James,
Thank you for your suggestions James. I would like to see the document you
reference. Our network has grown tremendously in the past year and the
number of traps has grown as well. I thing the MLM idea, along with the
other suggestions you make are a great idea. I will be getting off of this
version of NetView in the very recent future so we will see what happens
after that. We recently underwent a hardware migration to a bigger better
box and now I am free to upgrade.
Group - Thanks for all of your suggestions.
Scott Bursik
Pepsico Business Solutions Group
Event Systems Management
972-334-3757
scott.bursik@pbsg.com
-----Original Message-----
From: James Shanks [mailto:jshanks@us.ibm.com]
Sent: Friday, March 21, 2003 2:30 PM
To: nv-l@lists.tivoli.com
Subject: Re: [nv-l] Ruleset Lag Time
Yes, indeed, daemons can get behind, and if you get a trap storm, then the
trapd processing daemons such as trapd and nvcorrd can literally get hours
behind. Remember that the start of each ruleset is Event Stream -- the
flow of events from trapd -- and nvcorrd sees them all -- including those
marked "Log Only" or "Don't Log or Display". If you suddenly double the
usual flow, it will take nvcorrd longer to weed out the event he doesn't
want from those he does.
And since there is only one single-threaded nvcorrd daemon, if he gets
bogged down in one ruleset, then that can affect all rulesets.
Also, event windows add to the burden, since each of those represent
another ruleset being run by nvcorrd.
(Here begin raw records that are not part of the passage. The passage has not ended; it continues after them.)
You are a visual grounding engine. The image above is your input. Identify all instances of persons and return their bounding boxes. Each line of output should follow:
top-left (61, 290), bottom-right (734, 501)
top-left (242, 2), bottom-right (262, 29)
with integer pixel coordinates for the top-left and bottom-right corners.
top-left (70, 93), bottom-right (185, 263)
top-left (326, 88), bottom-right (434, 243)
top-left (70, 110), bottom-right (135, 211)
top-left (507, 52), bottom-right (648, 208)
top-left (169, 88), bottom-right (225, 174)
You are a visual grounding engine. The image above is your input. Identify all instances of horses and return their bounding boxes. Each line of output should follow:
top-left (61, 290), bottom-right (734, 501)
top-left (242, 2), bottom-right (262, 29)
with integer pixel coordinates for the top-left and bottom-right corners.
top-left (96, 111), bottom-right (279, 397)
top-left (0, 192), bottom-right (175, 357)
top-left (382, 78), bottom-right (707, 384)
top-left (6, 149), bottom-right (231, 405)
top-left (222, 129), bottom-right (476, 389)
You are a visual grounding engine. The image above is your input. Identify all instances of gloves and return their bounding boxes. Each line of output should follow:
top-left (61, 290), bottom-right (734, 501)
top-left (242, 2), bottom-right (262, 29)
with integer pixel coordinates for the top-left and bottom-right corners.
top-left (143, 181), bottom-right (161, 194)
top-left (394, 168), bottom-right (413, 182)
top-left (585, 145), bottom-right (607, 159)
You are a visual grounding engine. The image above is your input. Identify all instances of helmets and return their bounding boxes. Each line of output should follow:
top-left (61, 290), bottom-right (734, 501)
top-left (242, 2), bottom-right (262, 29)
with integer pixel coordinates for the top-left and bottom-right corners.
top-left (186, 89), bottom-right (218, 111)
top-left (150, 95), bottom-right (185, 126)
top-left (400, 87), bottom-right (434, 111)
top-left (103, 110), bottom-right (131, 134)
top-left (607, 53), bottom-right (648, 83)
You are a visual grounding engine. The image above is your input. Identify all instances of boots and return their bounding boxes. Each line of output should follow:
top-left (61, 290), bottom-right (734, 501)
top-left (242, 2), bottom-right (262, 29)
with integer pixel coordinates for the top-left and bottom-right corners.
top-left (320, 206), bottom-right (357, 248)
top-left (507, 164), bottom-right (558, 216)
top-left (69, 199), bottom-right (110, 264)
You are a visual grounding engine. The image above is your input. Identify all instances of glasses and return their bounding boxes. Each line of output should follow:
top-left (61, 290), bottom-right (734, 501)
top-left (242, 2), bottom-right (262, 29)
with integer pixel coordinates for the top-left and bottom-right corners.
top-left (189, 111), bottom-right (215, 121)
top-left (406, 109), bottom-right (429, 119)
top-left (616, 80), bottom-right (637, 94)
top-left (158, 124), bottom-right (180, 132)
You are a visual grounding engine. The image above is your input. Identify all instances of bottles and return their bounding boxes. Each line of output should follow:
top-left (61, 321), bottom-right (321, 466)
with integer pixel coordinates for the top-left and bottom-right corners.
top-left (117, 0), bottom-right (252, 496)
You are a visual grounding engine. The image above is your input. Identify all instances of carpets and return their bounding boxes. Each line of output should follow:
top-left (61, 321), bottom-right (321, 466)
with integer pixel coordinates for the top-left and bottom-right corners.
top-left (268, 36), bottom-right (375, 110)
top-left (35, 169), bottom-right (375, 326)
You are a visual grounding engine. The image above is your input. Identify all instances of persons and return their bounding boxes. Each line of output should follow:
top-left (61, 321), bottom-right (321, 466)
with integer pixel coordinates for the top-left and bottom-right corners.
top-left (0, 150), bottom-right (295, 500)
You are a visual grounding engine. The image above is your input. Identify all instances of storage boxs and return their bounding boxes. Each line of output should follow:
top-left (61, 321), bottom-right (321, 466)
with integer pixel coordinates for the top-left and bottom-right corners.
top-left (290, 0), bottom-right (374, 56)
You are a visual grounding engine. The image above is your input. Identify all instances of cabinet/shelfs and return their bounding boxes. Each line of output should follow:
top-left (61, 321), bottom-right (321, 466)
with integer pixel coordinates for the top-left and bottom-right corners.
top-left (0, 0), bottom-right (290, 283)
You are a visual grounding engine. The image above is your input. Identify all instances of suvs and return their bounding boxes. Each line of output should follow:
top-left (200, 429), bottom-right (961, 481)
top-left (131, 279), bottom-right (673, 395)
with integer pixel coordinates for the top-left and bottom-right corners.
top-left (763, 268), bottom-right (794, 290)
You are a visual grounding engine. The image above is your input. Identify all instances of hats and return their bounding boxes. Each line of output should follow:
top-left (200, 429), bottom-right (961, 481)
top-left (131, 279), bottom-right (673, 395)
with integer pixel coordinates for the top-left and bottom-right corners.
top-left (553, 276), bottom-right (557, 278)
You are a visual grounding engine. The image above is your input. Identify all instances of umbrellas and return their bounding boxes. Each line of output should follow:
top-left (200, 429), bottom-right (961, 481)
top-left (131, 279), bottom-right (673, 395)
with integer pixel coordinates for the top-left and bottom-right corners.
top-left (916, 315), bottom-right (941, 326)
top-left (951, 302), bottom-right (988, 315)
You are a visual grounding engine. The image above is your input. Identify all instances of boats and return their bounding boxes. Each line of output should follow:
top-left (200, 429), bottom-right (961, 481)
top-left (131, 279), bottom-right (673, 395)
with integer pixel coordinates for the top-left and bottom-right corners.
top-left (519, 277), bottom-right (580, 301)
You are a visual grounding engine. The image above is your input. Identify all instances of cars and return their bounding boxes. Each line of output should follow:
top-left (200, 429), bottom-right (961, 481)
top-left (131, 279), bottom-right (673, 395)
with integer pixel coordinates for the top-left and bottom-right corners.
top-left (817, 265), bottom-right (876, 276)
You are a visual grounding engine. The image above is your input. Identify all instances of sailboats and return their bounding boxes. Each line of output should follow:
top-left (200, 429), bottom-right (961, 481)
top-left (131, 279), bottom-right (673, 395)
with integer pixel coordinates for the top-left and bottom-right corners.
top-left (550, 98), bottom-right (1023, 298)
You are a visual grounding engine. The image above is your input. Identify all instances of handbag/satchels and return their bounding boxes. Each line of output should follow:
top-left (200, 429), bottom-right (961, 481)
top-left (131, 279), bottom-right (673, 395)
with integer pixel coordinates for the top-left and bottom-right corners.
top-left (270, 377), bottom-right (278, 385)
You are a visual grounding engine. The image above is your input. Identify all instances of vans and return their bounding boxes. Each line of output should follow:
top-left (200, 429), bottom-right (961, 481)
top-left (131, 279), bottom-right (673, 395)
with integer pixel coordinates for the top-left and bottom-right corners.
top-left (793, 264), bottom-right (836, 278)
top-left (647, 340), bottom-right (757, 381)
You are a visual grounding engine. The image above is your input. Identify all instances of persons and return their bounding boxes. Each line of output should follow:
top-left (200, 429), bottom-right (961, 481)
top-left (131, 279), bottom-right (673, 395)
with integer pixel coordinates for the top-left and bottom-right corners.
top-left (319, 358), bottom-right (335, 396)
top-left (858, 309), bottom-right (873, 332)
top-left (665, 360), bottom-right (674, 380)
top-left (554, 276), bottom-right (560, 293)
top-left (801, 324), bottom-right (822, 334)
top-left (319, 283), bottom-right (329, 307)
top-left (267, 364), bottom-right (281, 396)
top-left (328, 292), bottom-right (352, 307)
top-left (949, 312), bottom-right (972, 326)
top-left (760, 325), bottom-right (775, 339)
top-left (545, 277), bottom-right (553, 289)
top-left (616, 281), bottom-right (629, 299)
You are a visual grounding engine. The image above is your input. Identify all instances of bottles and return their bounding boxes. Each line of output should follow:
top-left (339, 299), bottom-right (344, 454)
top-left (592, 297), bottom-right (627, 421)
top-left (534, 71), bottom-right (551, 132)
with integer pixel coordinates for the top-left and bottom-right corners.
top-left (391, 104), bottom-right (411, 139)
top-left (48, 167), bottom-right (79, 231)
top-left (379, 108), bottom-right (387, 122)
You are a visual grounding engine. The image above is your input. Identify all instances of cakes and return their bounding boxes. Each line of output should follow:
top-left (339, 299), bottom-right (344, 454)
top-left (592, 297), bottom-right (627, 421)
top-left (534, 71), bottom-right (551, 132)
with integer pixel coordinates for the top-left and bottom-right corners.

Ditto for web clients running
events.
Based on what I have seen, 14 rulesets run out of ESE.automation makes you
one of the top ten per cent of users of this facility, so it would stand
to reason that if circumstances change you could experience performance
problems others don't. The rulesets may not have changed but the
environment in which they operate probably has. So what kind of changes
have you seen in the three years since you started running these rulesets?
Bigger network? Are you getting more events? Did you start configuring
all your Cisco routers to send Cisco syslog events or create other verbose
resources? Do you have more users running event windows? Do your
rulesets involve smartset queries? Then the size of your database matters
too.
Some years ago I wrote a short paper on suggestions for ruleset design,
and I have posted it to the list just about every year since. Have you
seen it? If not, then I can do that again. Perhaps it will help.
But ultimately, we are talking about performance tuning. And since there
is no way you can alter how much time nvcorrd needs to process a
particular ruleset node, you will be looking for ways to reduce the number
of events he looks at, or at rewriting your ruleset to be more efficient.
You may need to be mindful of how many traps you are getting and perhaps
should take steps to reduce those you don't care about, to help speed up
the processing for those you do. One popular way to do that is to put an
MLM between your network and trapd, letting the MLM screen out those traps
you don't want and only passing along those you do.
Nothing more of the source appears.